DATA IN THIS EXERCISE Start Marker

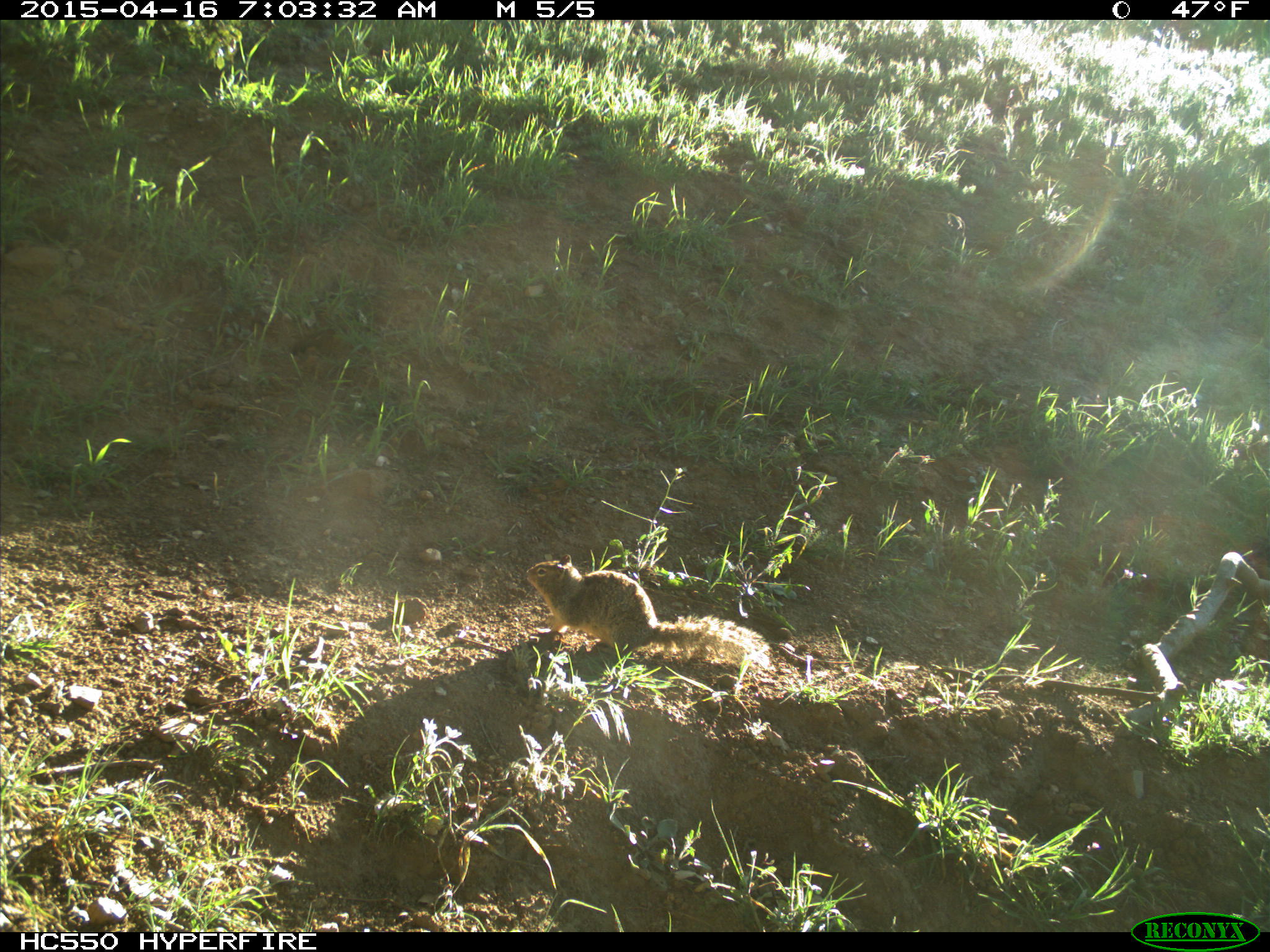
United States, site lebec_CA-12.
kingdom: Animalia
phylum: Chordata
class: Mammalia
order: Rodentia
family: Sciuridae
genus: Otospermophilus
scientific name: Otospermophilus beecheyi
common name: california ground squirrel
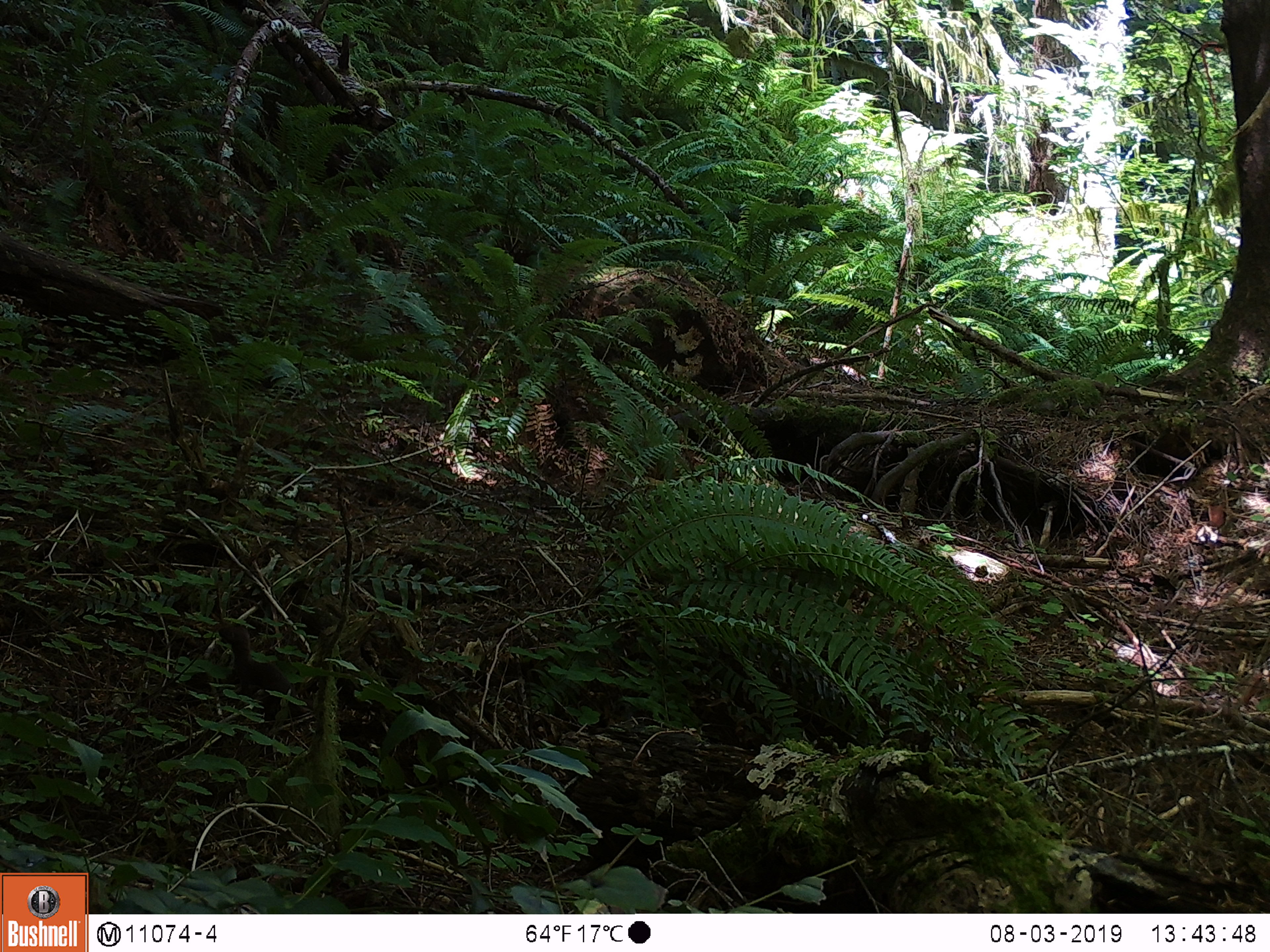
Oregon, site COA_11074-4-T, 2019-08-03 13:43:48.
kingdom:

DATA IN THIS EXERCISE End Marker

EXERCISE DETAILS:
Line by line, reproduce the material above exactly, leaving each picture out.

PROBLEM SOLUTION:
United States, site lebec_CA-12.
kingdom: Animalia
phylum: Chordata
class: Mammalia
order: Rodentia
family: Sciuridae
genus: Otospermophilus
scientific name: Otospermophilus beecheyi
common name: california ground squirrel
Oregon, site COA_11074-4-T, 2019-08-03 13:43:48.
kingdom:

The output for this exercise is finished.